The collection, a partnership with sister publication El Nuevo Herald and local nonprofit Oolite Arts, will spotlight works by South Florida artists
The daily news outlet The Miami Herald along with its sister paper El Nuevo Herald are collaborating with the Miami-based nonprofit arts space Oolite Arts and other local galleries to launch an NFT (non-fungible token) marketplace for local, South Florida-based artists. Dubbed the Miami Herald Collection, NFTs for sale on this platform will begin at $50 and go up substantially from there, and all proceeds from any purchases—which can be made in US dollars or cryptocurrency—will be split between the artists and the Miami Herald Impact Journalism Fund, which supports local journalism.
“What we really wanted to do was support local artists in a way that connects with our community. The Miami Herald is all about Miami, and we want to help our community, and this felt really relevant to our local market and to our local artists who we value and care about and who don’t always get as much attention,” says Jane Wooldridge, senior director for journalism sustainability and partnerships at the Herald.
“In Miami, there were two things that really stood out. One is that this is becoming the crypto and NFT center of the universe—at least we think so and so do all the people who have just come from Miami NFT Week—so it seemed really relevant. It’s also an audience that is probably a little bit less familiar with the importance of local journalism, and we do have a very strong connection here with the local arts community.”
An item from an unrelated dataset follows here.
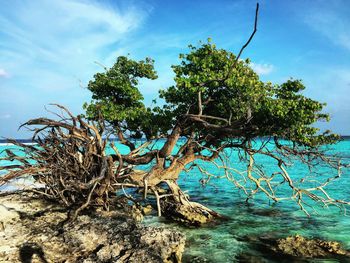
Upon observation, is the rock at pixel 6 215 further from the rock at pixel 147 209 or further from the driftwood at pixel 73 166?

The first batch of NFTs to land on the platform will include works by Arturo Rodriguez, who has a show up now at LnS Gallery in Miami, as well as work from two Oolite Arts residents, Edison Peñafiel and Gonzalo Fuenmayor. Oolite Arts is the platform’s “source for local artists”, as Wooldridge put it, but any South Florida-based artist is invited to reach out and apply to participate in the program. “We want this to be a very high-quality program, but we don’t want it to be exclusive,” she says.
Successive releases will come out monthly. The next round of NFTs will include work by Edouard Duval-Carrié, as well as further Oolite residents Loni Johnson and Jen Clay. Artists will also receive a commission for their works to ensure compensation regardless of if it sells.
“We strive to meet our audience where it already gets information,” Monica Richardson, executive editor at The Herald. “Connecting via NFTs feels like an ideal fit with Miami’s role as an arts, tech and crypto center.” Oolite Arts president and CEO Dennis Scholl told The Herald, “Whenever you see a new art delivery platform like NFTs, you want to help artists plug in and have a chance to participate.”
The initiative is the latest among many overtures the city of Miami and its institutions have made to NFT collectors and crypto investors. Those efforts were on full display during Art Basel in Miami Beach last December, with an influx of attention (and money) from major fintech players in Silicon Valley and beyond.
While the partnership between the Miami Herald, el Nuevo Herald and Oolite arts is poised to bolster the sustainability of careers in the arts and journalism, larger questions about the sustainability of NFTs and the technologies undergirding them, which consume massive amounts of energy, remain. The technology’s ecological footprint is especially relevant in South Florida, one of the regions in the US most directly threatened by climate change and related natural disasters.